Retailers in the state sold more than $144 million in marijuana products in December alone, a 6.7% increase from the final month of 2018.

However, Colorado’s best month for sales in 2019 was August, when the state’s cannabis stores sold $173 million in product, according to the newspaper.

Those sales numbers come on the heels of Marijuana Business Daily findings that Colorado marijuana growers are seeing strong prices for wholesale flower as the cultivation side stabilizes.

New Mexico banning nonresident medical cannabis sales

In a move that could hurt sales at medical marijuana dispensaries in New Mexico, the state is ending the program that allowed MMJ cards for nonresidents.

The Legislature approved a bill phasing out the nonresident program in mid-year.

The legislation is supported by Gov. Michelle Lujan Grisham.

More than 600 people from Texas, Arizona and other states have enrolled in New Mexico’s medical marijuana program, after Grisham signed a state statute into law allowing MMJ sales to those who don’t live in New Mexico.
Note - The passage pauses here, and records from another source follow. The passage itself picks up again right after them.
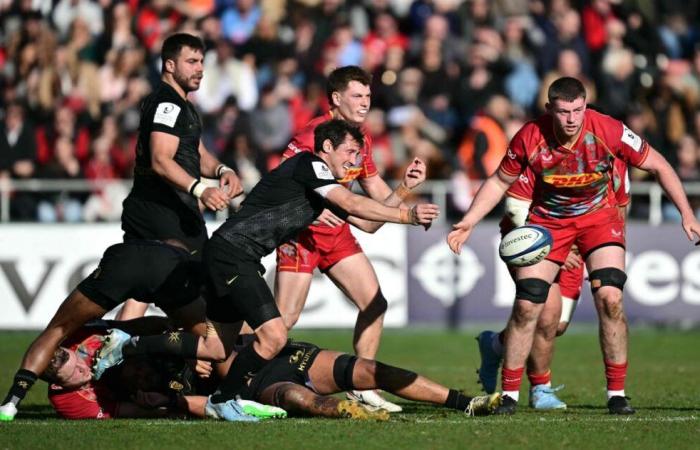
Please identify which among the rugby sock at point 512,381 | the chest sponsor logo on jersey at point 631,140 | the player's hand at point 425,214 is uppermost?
the chest sponsor logo on jersey at point 631,140

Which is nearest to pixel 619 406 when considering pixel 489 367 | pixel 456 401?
pixel 456 401

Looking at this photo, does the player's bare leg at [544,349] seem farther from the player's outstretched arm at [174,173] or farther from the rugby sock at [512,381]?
the player's outstretched arm at [174,173]

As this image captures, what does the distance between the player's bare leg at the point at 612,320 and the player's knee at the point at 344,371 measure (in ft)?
6.53

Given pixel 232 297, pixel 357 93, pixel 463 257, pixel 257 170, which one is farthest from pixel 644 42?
pixel 232 297

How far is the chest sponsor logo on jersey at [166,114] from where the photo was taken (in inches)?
434

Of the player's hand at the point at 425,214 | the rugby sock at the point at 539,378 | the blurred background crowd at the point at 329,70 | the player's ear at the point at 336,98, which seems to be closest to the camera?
the player's hand at the point at 425,214

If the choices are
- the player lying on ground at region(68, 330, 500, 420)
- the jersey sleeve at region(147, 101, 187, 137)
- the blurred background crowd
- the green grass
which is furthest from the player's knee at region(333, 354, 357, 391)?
the blurred background crowd

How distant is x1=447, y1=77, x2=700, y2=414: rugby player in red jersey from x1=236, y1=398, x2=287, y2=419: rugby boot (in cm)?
174

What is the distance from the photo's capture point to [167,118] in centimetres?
1105

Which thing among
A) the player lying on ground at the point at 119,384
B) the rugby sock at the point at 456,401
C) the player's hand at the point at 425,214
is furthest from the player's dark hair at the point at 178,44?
the rugby sock at the point at 456,401

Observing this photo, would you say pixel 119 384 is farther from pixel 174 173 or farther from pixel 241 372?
pixel 174 173

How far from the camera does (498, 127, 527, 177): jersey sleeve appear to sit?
10773 mm

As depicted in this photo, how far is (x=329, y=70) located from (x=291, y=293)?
30.5 feet

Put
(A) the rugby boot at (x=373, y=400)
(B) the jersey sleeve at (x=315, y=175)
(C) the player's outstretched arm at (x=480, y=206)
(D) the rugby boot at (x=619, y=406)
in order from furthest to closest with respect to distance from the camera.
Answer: (A) the rugby boot at (x=373, y=400)
(C) the player's outstretched arm at (x=480, y=206)
(D) the rugby boot at (x=619, y=406)
(B) the jersey sleeve at (x=315, y=175)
State health officials, however, urged legislators this year to reinstate the requirement.

They were concerned about federal intervention if stores were allowed to sell MMJ to residents of states where it was not legal.

House lawmakers voted 44-19 to restore the residency requirement.

Ultra Health, with more than 20 medical marijuana dispensaries in New Mexico, objected.

Last August, Ultra Health, based in Bernalillo, New Mexico, won a court battle to require the state to issue cannabis cards to nonresidents.

Nonresidents who are enrolled in New Mexico’s MMJ program would be allowed to keep their cards for three years until they expire, without the possibility of renewal, according to the state’s Health Secretary Kathyleen Kunkel.

– Associated Press

Republican legislators urge key US senator to oppose marijuana banking

A dozen Republican members of the U.S. House of Representatives are urging U.S. Senate Banking Committee Chair Mike Crapo to oppose legislation that would allow financial institutions to provide banking services to the marijuana industry.

The 12 legislators voted against the so-called SAFE Banking Act last September, though the measure was approved by the full House in an overwhelming 321-103 vote.

The bill would enable financial institutions to serve cannabis-related businesses without fear of federal reprisal.

Crapo, a Republican from Idaho, is considering his own, more restrictive version of the SAFE Banking Act.

The 12 Republicans wrote in a letter to Crapo that they “have reservations with the unprecedented approach of allowing banking access for a Schedule 1 drug, in addition to increasing investment in marijuana enterprises even as they remain federally illegal.”

In January, the four lead sponsors of the successful cannabis banking bill in the House sent their own letter to Crapo asking him to move the issues forward in the Republican-controlled Senate.

That letter was signed by two Democrats and two Republicans.